De Blasio has backed an increased minimum wage at the local level, just as President Obama has supported one nationally. De Blasio has used his teenaged son in a campaign commercial against the New York Police Department's "stop, question, and frisk," tactics, while President Obama famously said, after the fatal shooting of Trayvon Martin in Florida, "If I had a son, he'd look like Trayvon."

De Blasio and Obama both have scant private-sector experience, which may account for their tendency to see successful businesspeople as cows to be milked for the maximum possible tax revenue. Obama's ambitions have been somewhat limited by Republicans in Congress, while de Blasio, if he wins the primary and the general election that follows, will be constrained, at least somewhat, by Republicans and more conservative Democrats in Albany.

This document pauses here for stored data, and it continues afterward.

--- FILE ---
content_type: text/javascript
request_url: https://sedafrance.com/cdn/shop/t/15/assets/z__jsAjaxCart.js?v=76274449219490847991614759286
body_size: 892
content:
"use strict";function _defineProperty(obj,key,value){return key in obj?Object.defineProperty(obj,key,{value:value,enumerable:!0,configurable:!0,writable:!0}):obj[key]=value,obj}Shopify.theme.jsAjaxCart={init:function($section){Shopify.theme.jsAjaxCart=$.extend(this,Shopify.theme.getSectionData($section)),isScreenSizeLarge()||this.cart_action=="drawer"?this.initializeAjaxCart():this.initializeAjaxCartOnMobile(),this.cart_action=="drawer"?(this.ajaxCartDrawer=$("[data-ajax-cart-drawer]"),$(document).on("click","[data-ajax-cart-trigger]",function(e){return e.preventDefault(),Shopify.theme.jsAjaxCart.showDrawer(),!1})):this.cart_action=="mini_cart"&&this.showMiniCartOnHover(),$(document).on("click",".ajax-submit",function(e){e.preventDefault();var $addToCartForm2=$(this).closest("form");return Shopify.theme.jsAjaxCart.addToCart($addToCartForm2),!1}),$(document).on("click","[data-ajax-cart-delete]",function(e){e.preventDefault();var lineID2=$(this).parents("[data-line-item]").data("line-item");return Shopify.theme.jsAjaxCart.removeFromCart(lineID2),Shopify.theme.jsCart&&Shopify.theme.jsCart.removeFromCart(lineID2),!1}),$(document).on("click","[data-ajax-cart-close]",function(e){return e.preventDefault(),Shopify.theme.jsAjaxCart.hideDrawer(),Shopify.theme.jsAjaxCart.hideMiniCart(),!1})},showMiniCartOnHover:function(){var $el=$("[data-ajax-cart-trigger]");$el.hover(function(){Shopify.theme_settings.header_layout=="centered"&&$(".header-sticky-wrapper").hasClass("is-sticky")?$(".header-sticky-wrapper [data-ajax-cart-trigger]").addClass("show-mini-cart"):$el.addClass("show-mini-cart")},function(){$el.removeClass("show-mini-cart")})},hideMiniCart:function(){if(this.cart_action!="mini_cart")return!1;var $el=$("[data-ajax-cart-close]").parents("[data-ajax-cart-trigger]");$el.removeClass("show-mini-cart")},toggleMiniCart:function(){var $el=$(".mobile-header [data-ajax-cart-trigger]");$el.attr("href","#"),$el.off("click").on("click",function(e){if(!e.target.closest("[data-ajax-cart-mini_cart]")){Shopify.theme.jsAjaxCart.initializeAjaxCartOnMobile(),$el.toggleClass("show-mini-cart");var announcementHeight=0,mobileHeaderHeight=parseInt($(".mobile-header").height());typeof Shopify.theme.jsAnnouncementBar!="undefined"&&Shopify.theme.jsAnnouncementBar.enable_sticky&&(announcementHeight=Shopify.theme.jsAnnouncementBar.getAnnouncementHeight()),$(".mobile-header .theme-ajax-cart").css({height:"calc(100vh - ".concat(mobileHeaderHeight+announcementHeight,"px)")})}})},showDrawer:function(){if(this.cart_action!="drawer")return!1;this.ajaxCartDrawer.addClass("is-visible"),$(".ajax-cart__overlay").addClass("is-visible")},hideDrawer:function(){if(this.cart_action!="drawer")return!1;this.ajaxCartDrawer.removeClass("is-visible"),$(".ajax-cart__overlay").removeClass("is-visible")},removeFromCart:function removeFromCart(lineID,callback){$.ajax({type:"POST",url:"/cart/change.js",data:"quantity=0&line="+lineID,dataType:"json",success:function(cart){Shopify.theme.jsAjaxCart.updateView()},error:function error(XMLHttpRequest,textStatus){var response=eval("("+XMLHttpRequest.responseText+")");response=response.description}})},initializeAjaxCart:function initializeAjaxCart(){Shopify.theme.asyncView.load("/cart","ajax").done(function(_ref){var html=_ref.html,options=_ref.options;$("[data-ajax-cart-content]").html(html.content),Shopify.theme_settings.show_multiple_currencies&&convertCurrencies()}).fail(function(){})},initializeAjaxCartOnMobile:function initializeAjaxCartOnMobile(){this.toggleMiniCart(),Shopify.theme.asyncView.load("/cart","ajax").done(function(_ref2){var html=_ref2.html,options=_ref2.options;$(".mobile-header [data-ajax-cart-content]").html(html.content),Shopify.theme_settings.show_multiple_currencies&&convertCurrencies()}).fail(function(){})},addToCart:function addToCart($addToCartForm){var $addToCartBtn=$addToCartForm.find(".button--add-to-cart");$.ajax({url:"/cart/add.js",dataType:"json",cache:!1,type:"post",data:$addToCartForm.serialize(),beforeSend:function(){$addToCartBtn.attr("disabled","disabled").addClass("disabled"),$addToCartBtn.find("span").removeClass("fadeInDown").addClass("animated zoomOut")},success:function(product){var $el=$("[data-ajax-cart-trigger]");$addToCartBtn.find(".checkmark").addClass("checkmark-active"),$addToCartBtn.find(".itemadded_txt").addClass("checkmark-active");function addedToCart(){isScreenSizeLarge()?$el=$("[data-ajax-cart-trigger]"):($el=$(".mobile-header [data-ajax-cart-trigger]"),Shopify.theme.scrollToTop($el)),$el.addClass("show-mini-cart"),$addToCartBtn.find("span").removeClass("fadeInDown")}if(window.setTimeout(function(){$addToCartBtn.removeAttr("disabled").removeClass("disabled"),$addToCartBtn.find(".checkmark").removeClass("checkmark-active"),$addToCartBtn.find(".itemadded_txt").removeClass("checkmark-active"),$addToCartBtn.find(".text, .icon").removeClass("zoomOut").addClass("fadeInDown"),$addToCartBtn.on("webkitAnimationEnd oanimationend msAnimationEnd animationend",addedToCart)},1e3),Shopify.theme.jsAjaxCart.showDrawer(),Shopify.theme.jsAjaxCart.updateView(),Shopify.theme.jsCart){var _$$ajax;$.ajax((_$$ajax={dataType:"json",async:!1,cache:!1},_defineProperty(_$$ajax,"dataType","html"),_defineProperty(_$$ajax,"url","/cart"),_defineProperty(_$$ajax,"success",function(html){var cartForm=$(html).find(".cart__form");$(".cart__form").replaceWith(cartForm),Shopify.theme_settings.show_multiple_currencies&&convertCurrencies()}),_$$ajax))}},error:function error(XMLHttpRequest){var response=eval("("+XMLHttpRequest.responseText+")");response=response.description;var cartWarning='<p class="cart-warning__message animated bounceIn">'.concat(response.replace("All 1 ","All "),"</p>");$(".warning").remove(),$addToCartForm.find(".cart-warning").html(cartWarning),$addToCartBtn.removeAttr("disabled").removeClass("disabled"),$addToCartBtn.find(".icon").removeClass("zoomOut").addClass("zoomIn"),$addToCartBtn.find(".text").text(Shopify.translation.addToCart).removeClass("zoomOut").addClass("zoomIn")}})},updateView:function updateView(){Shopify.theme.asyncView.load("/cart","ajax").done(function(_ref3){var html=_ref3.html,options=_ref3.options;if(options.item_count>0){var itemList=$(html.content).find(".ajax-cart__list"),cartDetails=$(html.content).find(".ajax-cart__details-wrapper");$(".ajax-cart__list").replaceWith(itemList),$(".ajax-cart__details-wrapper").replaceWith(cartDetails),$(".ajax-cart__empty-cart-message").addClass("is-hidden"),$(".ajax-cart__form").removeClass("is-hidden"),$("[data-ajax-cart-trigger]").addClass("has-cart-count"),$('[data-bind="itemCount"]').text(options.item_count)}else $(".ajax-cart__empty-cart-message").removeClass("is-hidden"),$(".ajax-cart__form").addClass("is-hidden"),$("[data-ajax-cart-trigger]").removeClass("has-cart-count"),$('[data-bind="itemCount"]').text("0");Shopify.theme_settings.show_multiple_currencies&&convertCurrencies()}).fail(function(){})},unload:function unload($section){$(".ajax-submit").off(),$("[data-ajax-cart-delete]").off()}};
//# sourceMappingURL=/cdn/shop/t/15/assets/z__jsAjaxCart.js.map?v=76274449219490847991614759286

The final constraint on a Mayor de Blasio, however, won't be merely some other politicians in Albany; it will be the reality that a tax, spend, polarize, and regulate approach to government inevitably confronts. It's wasteful, it's expensive, it doesn't function particularly well, it breeds corruption and resentment, and eventually the people who are being taxed to excess decide to stop participating, either by moving or by restructuring their affairs so as to generate less taxable revenue (and usually fewer jobs, too).

President Obama does have some tools de Blasio will lack, among them the ability to print money and the ability to conduct foreign policy in a way that distracts from domestic problems. If de Blasio governs as he has campaigned, though, don't be surprised if in a few years he finds himself wishing he could ask the City Council for the authority to attack New Jersey.